*Work request*. Each record must appear in your answer exactly as it does below.
○ ○ ○
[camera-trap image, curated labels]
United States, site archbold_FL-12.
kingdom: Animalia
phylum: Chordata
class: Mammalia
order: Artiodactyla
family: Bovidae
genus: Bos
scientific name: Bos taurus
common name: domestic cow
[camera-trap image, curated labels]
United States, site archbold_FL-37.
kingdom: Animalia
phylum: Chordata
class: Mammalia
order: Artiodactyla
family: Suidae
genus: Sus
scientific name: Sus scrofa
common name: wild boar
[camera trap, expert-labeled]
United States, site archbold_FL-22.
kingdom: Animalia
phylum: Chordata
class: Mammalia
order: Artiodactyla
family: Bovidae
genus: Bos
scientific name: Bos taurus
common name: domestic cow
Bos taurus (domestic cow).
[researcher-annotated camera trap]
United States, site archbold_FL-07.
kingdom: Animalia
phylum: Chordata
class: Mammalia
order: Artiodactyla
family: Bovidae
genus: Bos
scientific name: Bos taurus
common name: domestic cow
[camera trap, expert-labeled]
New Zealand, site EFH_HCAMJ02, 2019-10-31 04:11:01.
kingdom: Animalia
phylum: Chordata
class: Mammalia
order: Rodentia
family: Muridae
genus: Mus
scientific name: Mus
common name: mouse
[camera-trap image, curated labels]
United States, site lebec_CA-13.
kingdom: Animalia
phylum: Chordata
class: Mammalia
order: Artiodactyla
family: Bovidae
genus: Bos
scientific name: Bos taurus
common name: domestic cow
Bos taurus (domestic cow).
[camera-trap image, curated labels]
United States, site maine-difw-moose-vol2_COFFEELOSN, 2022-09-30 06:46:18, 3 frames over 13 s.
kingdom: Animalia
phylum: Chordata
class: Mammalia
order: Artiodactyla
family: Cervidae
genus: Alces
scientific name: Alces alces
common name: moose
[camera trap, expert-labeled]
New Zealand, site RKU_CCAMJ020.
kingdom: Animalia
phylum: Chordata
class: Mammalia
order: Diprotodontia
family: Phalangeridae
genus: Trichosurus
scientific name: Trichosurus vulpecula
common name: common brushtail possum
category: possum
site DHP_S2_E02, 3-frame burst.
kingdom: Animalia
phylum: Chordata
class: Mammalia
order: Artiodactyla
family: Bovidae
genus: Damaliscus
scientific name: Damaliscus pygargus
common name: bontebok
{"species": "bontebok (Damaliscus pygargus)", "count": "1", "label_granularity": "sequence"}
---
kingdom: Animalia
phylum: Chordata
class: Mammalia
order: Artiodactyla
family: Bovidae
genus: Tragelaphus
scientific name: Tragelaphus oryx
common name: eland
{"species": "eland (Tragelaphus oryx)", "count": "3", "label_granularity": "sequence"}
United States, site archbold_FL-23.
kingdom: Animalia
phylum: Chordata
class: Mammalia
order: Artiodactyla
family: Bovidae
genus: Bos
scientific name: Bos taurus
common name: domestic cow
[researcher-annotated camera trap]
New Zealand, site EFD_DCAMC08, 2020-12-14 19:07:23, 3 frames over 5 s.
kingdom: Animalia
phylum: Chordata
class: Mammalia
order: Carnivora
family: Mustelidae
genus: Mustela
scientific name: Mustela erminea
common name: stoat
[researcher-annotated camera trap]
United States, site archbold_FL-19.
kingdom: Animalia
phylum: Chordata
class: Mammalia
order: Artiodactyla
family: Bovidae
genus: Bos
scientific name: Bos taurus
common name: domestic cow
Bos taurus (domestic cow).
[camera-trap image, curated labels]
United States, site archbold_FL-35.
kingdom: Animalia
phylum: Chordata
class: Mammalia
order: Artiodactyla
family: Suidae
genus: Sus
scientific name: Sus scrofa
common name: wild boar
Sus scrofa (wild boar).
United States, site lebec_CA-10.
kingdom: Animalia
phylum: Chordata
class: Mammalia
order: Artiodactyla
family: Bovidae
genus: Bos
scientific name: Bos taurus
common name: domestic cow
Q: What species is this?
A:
○ ○ ○
*Solution*.
[camera-trap image, curated labels]
United States, site archbold_FL-12.
kingdom: Animalia
phylum: Chordata
class: Mammalia
order: Artiodactyla
family: Bovidae
genus: Bos
scientific name: Bos taurus
common name: domestic cow
[camera-trap image, curated labels]
United States, site archbold_FL-37.
kingdom: Animalia
phylum: Chordata
class: Mammalia
order: Artiodactyla
family: Suidae
genus: Sus
scientific name: Sus scrofa
common name: wild boar
[camera trap, expert-labeled]
United States, site archbold_FL-22.
kingdom: Animalia
phylum: Chordata
class: Mammalia
order: Artiodactyla
family: Bovidae
genus: Bos
scientific name: Bos taurus
common name: domestic cow
Bos taurus (domestic cow).
[researcher-annotated camera trap]
United States, site archbold_FL-07.
kingdom: Animalia
phylum: Chordata
class: Mammalia
order: Artiodactyla
family: Bovidae
genus: Bos
scientific name: Bos taurus
common name: domestic cow
[camera trap, expert-labeled]
New Zealand, site EFH_HCAMJ02, 2019-10-31 04:11:01.
kingdom: Animalia
phylum: Chordata
class: Mammalia
order: Rodentia
family: Muridae
genus: Mus
scientific name: Mus
common name: mouse
[camera-trap image, curated labels]
United States, site lebec_CA-13.
kingdom: Animalia
phylum: Chordata
class: Mammalia
order: Artiodactyla
family: Bovidae
genus: Bos
scientific name: Bos taurus
common name: domestic cow
Bos taurus (domestic cow).
[camera-trap image, curated labels]
United States, site maine-difw-moose-vol2_COFFEELOSN, 2022-09-30 06:46:18, 3 frames over 13 s.
kingdom: Animalia
phylum: Chordata
class: Mammalia
order: Artiodactyla
family: Cervidae
genus: Alces
scientific name: Alces alces
common name: moose
[camera trap, expert-labeled]
New Zealand, site RKU_CCAMJ020.
kingdom: Animalia
phylum: Chordata
class: Mammalia
order: Diprotodontia
family: Phalangeridae
genus: Trichosurus
scientific name: Trichosurus vulpecula
common name: common brushtail possum
category: possum
site DHP_S2_E02, 3-frame burst.
kingdom: Animalia
phylum: Chordata
class: Mammalia
order: Artiodactyla
family: Bovidae
genus: Damaliscus
scientific name: Damaliscus pygargus
common name: bontebok
{"species": "bontebok (Damaliscus pygargus)", "count": "1", "label_granularity": "sequence"}
---
kingdom: Animalia
phylum: Chordata
class: Mammalia
order: Artiodactyla
family: Bovidae
genus: Tragelaphus
scientific name: Tragelaphus oryx
common name: eland
{"species": "eland (Tragelaphus oryx)", "count": "3", "label_granularity": "sequence"}
United States, site archbold_FL-23.
kingdom: Animalia
phylum: Chordata
class: Mammalia
order: Artiodactyla
family: Bovidae
genus: Bos
scientific name: Bos taurus
common name: domestic cow
[researcher-annotated camera trap]
New Zealand, site EFD_DCAMC08, 2020-12-14 19:07:23, 3 frames over 5 s.
kingdom: Animalia
phylum: Chordata
class: Mammalia
order: Carnivora
family: Mustelidae
genus: Mustela
scientific name: Mustela erminea
common name: stoat
[researcher-annotated camera trap]
United States, site archbold_FL-19.
kingdom: Animalia
phylum: Chordata
class: Mammalia
order: Artiodactyla
family: Bovidae
genus: Bos
scientific name: Bos taurus
common name: domestic cow
Bos taurus (domestic cow).
[camera-trap image, curated labels]
United States, site archbold_FL-35.
kingdom: Animalia
phylum: Chordata
class: Mammalia
order: Artiodactyla
family: Suidae
genus: Sus
scientific name: Sus scrofa
common name: wild boar
Sus scrofa (wild boar).
United States, site lebec_CA-10.
kingdom: Animalia
phylum: Chordata
class: Mammalia
order: Artiodactyla
family: Bovidae
genus: Bos
scientific name: Bos taurus
common name: domestic cow
Q: What species is this?
A:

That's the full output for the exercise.